- PASSAGE
BEGIN

Why Tonga’s eruption has been so violent and what could happen next

The kingdom of Tonga does not usually attract world attention, but the violent eruption of an underwater volcano January 15th has sent shock waves literally across half the world.

Normally, the volcano doesn’t look like much to the naked eye. It consists of two small uninhabited islands, Hunga-Ha’apai and Hunga-Tonga, which rise about 100 m above sea level 65 km north of Nuku’alofa, the capital of Tonga. But under the water lies a huge volcano about 1,800 m high and 20 km wide.

The huge underwater volcano next to the Hunga-Ha’apai and Hunga-Tonga islands.

The Hunga-Tonga-Hunga-Ha’apai volcano has erupted regularly in recent decades. In 2009 and 2014/15, hot jets of magma and steam exploded over the waves. However, these eruptions were small compared to the January 2022 phenomenon.

Our research on previous eruptions suggests that the most recent is one of the massive explosions that the volcano is capable of producing approximately every thousand years.

Why are the volcano eruptions so explosive, if the sea water should cool the magma?

If magma rises through water slowly, even at temperatures of about 1,200 ℃, a thin film of steam forms between the magma and water. This provides an insulating layer that allows the outer surface of the magma to cool.

END

- EXCERPTED DATA

BEGIN

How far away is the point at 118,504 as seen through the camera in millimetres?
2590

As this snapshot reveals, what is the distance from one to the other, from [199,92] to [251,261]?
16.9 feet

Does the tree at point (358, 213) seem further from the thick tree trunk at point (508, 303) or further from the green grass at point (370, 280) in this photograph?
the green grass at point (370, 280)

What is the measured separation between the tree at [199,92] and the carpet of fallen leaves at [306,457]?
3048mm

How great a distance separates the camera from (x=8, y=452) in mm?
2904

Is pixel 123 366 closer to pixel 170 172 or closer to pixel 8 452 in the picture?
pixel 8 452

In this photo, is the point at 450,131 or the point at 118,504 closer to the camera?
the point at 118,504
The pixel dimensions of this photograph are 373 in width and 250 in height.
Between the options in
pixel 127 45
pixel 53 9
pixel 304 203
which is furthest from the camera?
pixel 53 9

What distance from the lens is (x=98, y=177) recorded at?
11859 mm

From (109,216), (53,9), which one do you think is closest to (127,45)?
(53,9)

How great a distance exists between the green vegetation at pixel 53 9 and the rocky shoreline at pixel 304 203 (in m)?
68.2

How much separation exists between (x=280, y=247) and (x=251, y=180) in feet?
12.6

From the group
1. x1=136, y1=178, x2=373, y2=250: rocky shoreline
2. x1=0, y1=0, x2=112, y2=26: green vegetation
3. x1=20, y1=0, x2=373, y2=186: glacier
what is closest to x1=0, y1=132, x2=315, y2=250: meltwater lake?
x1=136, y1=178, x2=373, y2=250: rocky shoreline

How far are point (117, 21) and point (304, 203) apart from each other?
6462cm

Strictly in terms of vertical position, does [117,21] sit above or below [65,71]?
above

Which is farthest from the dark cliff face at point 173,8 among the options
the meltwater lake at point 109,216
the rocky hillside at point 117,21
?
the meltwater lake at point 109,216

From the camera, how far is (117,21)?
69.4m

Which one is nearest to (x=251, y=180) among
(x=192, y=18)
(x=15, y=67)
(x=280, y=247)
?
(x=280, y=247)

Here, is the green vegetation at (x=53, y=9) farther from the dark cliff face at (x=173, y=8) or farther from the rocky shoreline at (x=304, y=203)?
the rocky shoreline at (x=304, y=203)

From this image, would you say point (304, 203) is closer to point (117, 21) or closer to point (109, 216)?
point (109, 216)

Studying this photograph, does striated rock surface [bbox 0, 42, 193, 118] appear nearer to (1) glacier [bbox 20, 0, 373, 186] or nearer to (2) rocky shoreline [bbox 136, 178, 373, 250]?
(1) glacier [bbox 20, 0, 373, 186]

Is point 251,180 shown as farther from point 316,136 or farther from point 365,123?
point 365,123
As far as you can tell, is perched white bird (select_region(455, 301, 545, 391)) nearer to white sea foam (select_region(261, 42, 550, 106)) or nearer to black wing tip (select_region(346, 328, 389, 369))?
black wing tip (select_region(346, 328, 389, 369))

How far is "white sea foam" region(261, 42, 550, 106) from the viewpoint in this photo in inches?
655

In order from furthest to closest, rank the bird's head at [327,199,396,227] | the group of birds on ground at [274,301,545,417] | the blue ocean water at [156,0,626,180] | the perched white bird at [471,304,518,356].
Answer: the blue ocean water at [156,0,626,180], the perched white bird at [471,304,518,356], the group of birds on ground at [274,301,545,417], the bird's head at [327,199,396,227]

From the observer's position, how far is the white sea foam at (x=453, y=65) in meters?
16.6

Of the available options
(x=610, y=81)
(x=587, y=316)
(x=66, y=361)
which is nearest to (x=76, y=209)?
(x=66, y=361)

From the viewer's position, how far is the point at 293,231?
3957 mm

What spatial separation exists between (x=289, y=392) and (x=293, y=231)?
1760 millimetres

END

- TASK INSTRUCTIONS
**A)** Say whether each statement agrees with the passage on Tonga's eruption, answering yes or no and quoting the words that decide it.
(i) The two islands of the volcano rise about 100 m above sea level.
(ii) The 2009 and 2014/15 eruptions were larger than the January 2022 one.
(iii) The underwater volcano is about 20 km wide.
**B)** Using the passage on Tonga's eruption, answer these questions briefly.
(i) How far from Nuku’alofa do the two islands lie, and in which direction?
(ii) In which years did the earlier eruptions mentioned in the passage take place?
(iii) What magma temperature does the passage give?
**C)** List every figure the passage on Tonga's eruption gives for a height, width, distance or temperature, and say what each one measures.

- EXERCISE RESULTS
**A)**
(i) Yes: "which rise about 100 m above sea level"
(ii) No: "these eruptions were small compared to the January 2022 phenomenon"
(iii) Yes: "a huge volcano about 1,800 m high and 20 km wide"

**B)**
(i) 65 km north of Nuku’alofa
(ii) 2009 and 2014/15
(iii) About 1,200 ℃

**C)**
- About 100 m: the height of the two islands above sea level
- 65 km: the distance of the islands north of Nuku’alofa
- About 1,800 m: the height of the underwater volcano
- 20 km: the width of the underwater volcano
- About 1,200 ℃: the temperature of magma rising through water